Der Kläger hatte unterlassen, entsprechende Berichtigungen der voraussichtlichen Einkünfte vorzunehmen. Ebenso hatte er keine korrekten Umsatzsteuervoranmeldungen abgegeben.

22

Der Kläger hat auch mindestens grob fahrlässig gehandelt. Die Pflichtwidrigkeit indiziert im Allgemeinen grobe Fahrlässigkeit (BFH-Beschluss vom 14. September 1999 VII B 33/99, BFH/NV 2000, 303; BFH-Urteil vom 13. März 2003 VII R 46/02, BStBl II 2003, 556). Ein Irrtum über den Umfang seiner Pflichten entschuldigt den Kläger nicht. Wer sich zum gesetzlichen Vertreter einer juristischen Person bestellen lässt, muss sich über die damit verbundenen steuerlichen Pflichten informieren. Der Kläger konnte sich daher nicht darauf verlassen, dass sein Steuerberater schon in korrekter Weise die steuerlich relevanten Meldungen und Erklärungen gegenüber dem Beklagten abgeben werde. Er war verpflichtet selbst die Tätigkeit des Steuerberaters zu überwachen und gegebenenfalls in seiner Person die Erklärungen, insbesondere hinsichtlich des zu erwartenden Gewinns und der abzuführenden Umsatzsteuer, gegenüber dem Beklagten abzugeben. Dies war umso mehr erforderlich, als er dem Steuerberater die Unterlagen und Buchführung im September entzogen hatte.

■ ■ ■ ■ ■

*Zu erledigende Aufgaben*:
**A)** Wann hatte der Kläger laut dem Textauszug dem Steuerberater die Unterlagen und die Buchführung entzogen?
**B)** Gib aus dem Textauszug alles von „Der Kläger hatte“ bis hinunter zu „korrekten Umsatzsteuervoranmeldungen abgegeben.“ wortgetreu wieder.

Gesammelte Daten

■ ■ ■ ■ ■

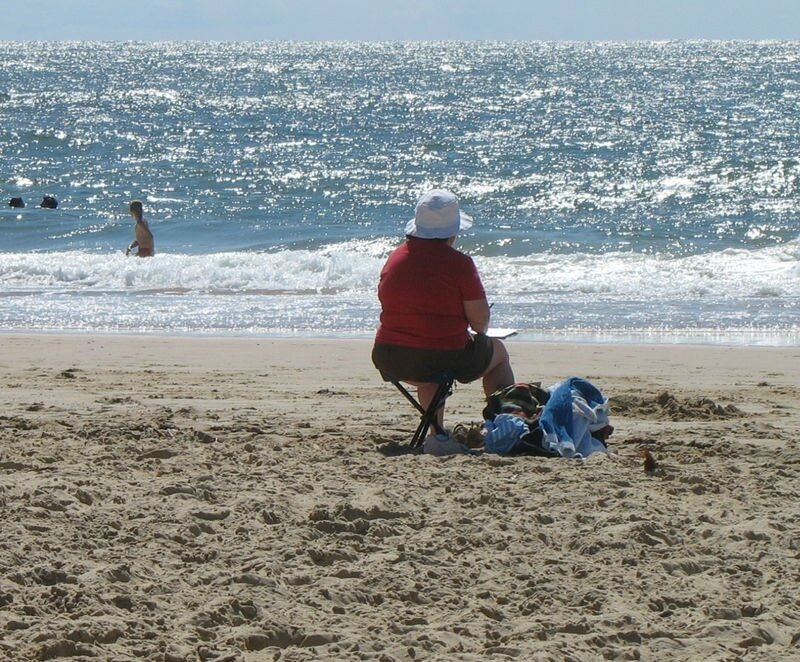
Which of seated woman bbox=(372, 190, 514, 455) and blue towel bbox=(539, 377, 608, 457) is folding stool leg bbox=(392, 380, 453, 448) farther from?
blue towel bbox=(539, 377, 608, 457)

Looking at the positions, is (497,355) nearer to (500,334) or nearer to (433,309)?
(500,334)

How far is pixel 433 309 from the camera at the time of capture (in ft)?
18.6

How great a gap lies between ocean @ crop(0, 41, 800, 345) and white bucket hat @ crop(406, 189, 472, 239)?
18.7 ft

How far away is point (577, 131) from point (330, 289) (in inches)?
1052

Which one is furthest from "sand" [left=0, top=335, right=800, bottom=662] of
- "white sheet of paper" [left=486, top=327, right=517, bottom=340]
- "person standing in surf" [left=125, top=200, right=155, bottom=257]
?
"person standing in surf" [left=125, top=200, right=155, bottom=257]

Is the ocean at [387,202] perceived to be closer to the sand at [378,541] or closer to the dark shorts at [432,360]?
the dark shorts at [432,360]

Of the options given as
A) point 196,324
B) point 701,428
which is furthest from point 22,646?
point 196,324

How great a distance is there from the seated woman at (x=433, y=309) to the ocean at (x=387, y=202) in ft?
18.2

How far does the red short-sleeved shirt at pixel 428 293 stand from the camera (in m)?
5.61

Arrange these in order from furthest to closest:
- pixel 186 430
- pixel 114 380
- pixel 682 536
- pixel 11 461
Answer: pixel 114 380
pixel 186 430
pixel 11 461
pixel 682 536

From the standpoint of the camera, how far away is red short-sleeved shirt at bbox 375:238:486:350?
561 centimetres

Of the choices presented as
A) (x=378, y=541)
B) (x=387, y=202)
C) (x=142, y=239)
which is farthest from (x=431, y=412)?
(x=387, y=202)

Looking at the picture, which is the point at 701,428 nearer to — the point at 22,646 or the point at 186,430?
the point at 186,430

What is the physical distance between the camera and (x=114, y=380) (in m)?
8.28
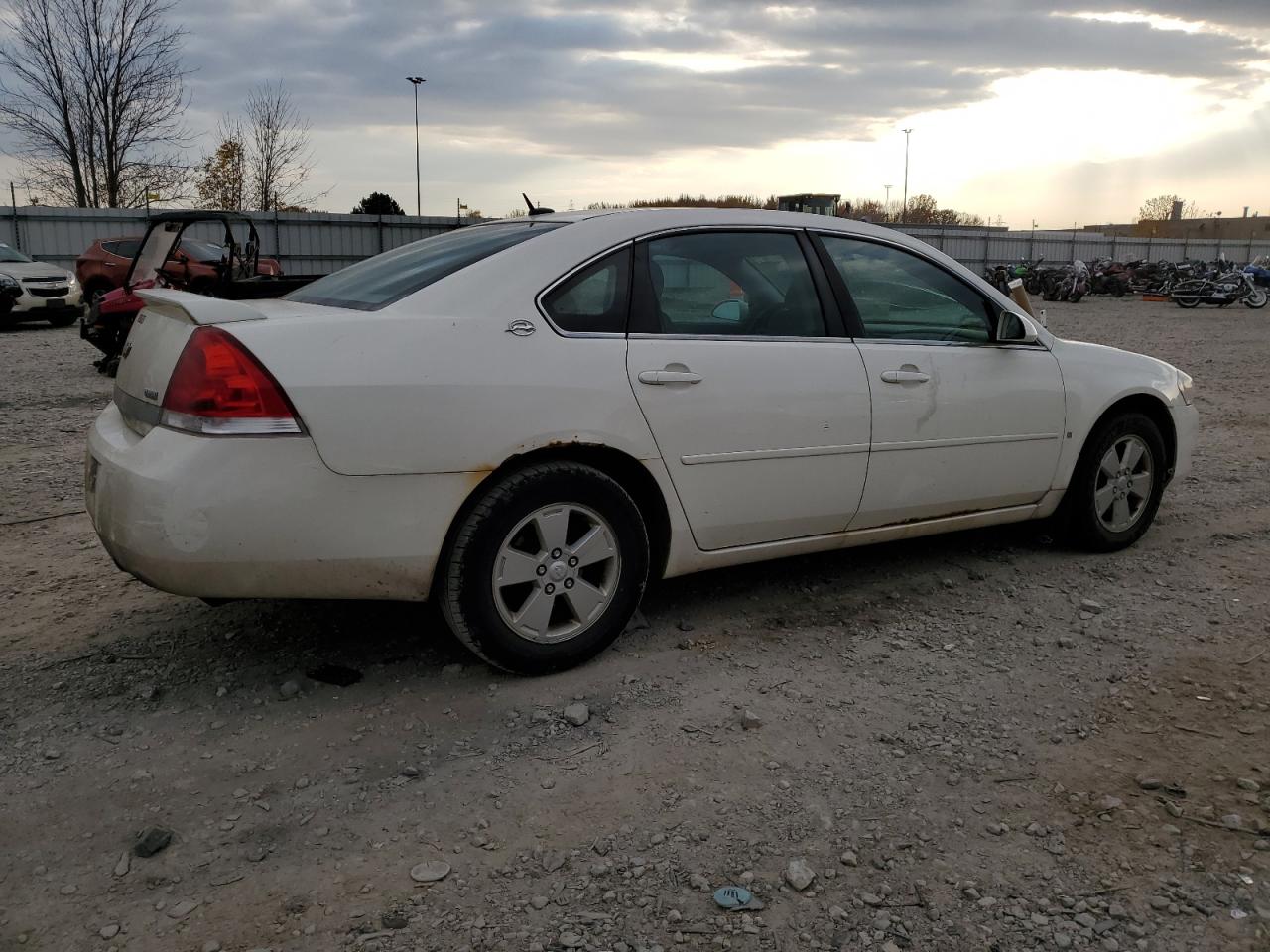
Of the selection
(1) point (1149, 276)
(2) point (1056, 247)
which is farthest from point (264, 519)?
(2) point (1056, 247)

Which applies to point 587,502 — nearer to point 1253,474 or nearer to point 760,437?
point 760,437

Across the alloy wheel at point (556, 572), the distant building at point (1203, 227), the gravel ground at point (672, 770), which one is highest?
the distant building at point (1203, 227)

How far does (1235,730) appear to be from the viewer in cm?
325

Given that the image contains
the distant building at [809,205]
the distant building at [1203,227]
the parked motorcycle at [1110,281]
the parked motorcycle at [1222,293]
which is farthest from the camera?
the distant building at [1203,227]

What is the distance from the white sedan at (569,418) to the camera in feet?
10.1

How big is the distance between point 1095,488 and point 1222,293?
2640 centimetres

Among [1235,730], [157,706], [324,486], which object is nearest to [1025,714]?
[1235,730]

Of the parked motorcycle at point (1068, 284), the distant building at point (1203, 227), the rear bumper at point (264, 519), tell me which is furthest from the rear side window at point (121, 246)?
the distant building at point (1203, 227)

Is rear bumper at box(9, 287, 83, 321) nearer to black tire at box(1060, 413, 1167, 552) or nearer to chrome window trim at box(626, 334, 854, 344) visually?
chrome window trim at box(626, 334, 854, 344)

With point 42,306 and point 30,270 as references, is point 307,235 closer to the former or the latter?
point 30,270

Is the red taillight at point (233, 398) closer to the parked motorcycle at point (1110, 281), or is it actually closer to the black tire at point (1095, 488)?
the black tire at point (1095, 488)

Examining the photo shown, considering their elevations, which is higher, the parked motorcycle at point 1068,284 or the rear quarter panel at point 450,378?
the parked motorcycle at point 1068,284

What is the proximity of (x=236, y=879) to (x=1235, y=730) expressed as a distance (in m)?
2.87

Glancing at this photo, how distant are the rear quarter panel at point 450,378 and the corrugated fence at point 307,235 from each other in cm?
1667
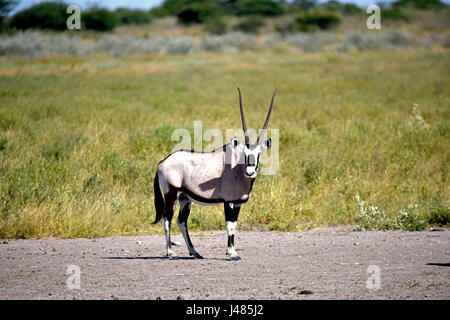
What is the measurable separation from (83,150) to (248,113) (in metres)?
6.21

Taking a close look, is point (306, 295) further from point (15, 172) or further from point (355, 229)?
point (15, 172)

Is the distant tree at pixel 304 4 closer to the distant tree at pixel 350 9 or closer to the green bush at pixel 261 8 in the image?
the distant tree at pixel 350 9

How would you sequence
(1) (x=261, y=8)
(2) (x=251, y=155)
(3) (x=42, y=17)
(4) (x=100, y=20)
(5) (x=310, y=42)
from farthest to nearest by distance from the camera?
(1) (x=261, y=8), (4) (x=100, y=20), (5) (x=310, y=42), (3) (x=42, y=17), (2) (x=251, y=155)

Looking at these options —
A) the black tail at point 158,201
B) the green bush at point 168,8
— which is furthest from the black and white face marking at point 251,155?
the green bush at point 168,8

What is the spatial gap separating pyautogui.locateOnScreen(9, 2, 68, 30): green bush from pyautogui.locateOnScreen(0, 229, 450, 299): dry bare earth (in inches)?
728

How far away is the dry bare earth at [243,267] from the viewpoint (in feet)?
19.4

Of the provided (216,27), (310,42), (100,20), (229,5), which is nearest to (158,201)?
(310,42)

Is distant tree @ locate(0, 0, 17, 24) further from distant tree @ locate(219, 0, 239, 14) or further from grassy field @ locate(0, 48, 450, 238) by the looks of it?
distant tree @ locate(219, 0, 239, 14)

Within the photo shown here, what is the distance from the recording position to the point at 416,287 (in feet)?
20.0

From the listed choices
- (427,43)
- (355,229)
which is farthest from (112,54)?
(355,229)

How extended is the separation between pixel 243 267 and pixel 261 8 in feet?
208

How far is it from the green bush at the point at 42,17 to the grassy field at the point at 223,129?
1.65 meters

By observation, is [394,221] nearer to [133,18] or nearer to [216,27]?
[216,27]

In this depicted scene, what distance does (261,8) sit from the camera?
68.0 m
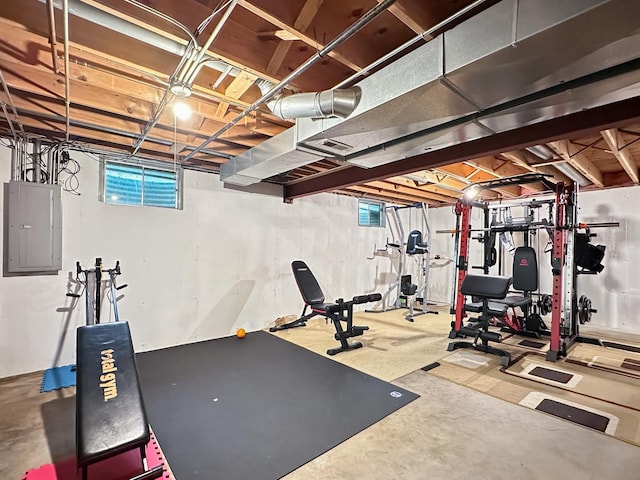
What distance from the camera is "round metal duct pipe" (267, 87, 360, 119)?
6.63 ft

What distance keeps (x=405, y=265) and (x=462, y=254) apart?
10.2 ft

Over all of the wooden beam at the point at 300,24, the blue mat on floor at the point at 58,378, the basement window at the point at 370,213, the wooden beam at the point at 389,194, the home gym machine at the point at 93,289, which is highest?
the wooden beam at the point at 300,24

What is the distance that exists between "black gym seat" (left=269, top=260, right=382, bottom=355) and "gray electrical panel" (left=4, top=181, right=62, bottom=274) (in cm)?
298

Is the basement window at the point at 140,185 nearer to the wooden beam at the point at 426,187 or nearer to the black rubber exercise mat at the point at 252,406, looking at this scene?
the black rubber exercise mat at the point at 252,406

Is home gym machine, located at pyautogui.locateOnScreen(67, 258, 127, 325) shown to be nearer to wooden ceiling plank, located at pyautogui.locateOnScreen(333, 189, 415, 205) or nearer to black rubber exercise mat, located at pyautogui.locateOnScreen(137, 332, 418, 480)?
black rubber exercise mat, located at pyautogui.locateOnScreen(137, 332, 418, 480)

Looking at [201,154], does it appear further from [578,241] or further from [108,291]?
[578,241]

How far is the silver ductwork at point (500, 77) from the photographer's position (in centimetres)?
123

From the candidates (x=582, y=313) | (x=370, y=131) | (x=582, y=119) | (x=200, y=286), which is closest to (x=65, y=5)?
(x=370, y=131)

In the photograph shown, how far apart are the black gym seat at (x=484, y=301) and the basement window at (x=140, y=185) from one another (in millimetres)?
4212

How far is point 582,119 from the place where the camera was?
7.48 feet

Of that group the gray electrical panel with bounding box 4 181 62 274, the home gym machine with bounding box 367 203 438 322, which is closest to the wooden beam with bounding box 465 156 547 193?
the home gym machine with bounding box 367 203 438 322

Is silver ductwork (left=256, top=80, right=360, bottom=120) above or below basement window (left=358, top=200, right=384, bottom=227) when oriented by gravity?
above

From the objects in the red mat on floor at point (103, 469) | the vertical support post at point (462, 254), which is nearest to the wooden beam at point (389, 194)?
the vertical support post at point (462, 254)

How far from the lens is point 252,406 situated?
2.73 m
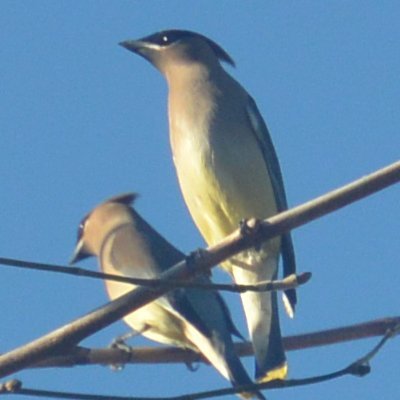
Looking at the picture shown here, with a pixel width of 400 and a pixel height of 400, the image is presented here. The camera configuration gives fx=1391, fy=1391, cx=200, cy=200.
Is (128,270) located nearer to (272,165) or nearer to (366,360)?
(272,165)

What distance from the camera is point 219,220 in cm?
565

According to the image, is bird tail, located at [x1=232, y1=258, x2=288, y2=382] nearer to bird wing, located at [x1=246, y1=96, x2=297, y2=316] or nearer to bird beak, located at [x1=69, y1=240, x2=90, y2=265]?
bird wing, located at [x1=246, y1=96, x2=297, y2=316]

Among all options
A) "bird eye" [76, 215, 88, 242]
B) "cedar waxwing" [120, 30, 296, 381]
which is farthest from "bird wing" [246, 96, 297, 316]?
"bird eye" [76, 215, 88, 242]

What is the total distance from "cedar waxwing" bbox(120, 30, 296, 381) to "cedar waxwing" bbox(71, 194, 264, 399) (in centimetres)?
16

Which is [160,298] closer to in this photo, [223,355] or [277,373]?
[223,355]

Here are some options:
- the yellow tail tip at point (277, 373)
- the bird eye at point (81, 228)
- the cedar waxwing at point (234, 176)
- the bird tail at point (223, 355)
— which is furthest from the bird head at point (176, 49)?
the yellow tail tip at point (277, 373)

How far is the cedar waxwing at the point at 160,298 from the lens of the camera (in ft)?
17.0

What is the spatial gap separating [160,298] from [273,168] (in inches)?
37.4

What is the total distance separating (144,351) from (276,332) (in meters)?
1.44

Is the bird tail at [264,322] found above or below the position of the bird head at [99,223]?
below

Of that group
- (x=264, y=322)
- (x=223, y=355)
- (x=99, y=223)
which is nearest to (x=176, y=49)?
(x=99, y=223)

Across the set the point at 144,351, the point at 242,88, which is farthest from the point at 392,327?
the point at 242,88

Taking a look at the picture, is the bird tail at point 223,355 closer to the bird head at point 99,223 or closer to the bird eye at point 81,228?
the bird head at point 99,223

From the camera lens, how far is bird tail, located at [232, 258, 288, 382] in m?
5.14
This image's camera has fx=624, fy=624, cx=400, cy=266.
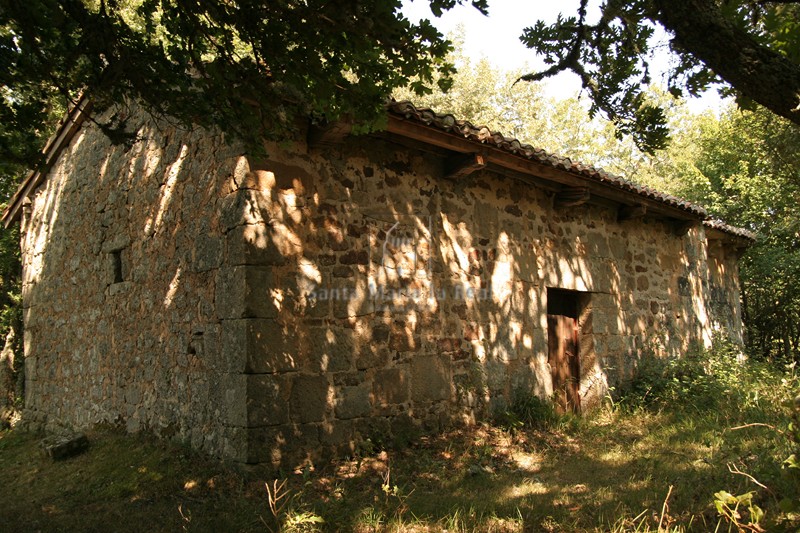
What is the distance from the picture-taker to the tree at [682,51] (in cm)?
306

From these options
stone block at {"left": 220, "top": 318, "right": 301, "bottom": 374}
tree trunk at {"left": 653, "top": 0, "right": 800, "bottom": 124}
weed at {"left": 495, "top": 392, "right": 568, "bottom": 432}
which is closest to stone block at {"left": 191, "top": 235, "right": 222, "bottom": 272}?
stone block at {"left": 220, "top": 318, "right": 301, "bottom": 374}

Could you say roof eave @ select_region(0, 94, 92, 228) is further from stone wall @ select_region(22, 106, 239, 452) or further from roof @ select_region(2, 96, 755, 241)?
stone wall @ select_region(22, 106, 239, 452)

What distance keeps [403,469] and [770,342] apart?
1278 centimetres

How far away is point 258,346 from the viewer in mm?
4957

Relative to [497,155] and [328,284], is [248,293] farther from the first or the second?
[497,155]

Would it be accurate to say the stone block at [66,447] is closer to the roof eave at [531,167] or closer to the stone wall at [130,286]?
the stone wall at [130,286]

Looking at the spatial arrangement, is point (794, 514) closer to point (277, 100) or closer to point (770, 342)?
point (277, 100)

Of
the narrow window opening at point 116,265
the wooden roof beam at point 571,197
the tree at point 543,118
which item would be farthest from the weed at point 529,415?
the tree at point 543,118

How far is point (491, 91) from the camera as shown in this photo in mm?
22609

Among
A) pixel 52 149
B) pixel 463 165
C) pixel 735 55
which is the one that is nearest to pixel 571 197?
pixel 463 165

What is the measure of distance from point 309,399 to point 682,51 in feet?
12.9

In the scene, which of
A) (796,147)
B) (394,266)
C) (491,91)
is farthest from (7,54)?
(491,91)

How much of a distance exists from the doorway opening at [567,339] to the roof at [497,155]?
4.68 feet

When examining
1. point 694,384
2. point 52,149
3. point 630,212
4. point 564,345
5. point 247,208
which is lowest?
point 694,384
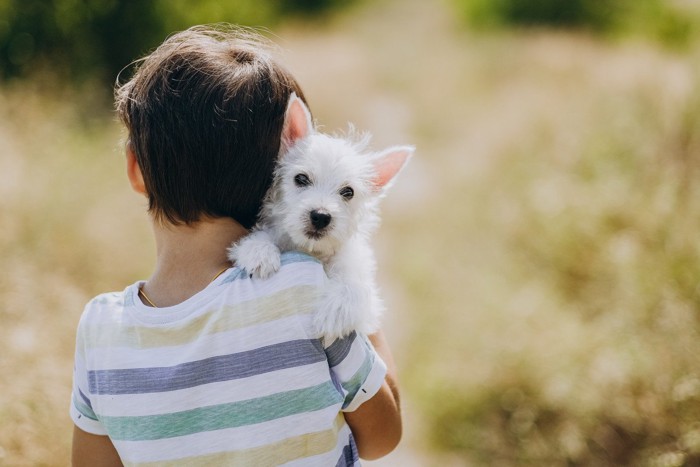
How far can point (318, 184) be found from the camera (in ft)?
6.75

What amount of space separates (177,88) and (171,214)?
1.14 ft

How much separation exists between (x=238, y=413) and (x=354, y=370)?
32 centimetres

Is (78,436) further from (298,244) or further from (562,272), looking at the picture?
(562,272)

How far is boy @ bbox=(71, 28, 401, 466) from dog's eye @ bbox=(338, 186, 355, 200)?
0.36 m

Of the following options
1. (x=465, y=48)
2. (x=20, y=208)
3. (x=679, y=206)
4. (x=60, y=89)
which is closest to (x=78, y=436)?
(x=20, y=208)

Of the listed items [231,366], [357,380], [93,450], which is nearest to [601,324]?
[357,380]

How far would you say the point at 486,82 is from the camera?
38.4 feet

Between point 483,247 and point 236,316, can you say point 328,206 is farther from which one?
point 483,247

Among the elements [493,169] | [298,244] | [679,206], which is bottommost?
[493,169]

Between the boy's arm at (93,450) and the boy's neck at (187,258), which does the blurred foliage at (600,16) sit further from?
the boy's arm at (93,450)

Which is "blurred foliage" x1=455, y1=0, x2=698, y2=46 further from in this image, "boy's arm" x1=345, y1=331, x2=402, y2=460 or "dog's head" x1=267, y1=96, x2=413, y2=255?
"boy's arm" x1=345, y1=331, x2=402, y2=460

■ ■ ■ ■ ■

*Lösungen der Aufgaben*:
**A)** Im September.

**B)**
Der Kläger hatte unterlassen, entsprechende Berichtigungen der voraussichtlichen Einkünfte vorzunehmen. Ebenso hatte er keine korrekten Umsatzsteuervoranmeldungen abgegeben.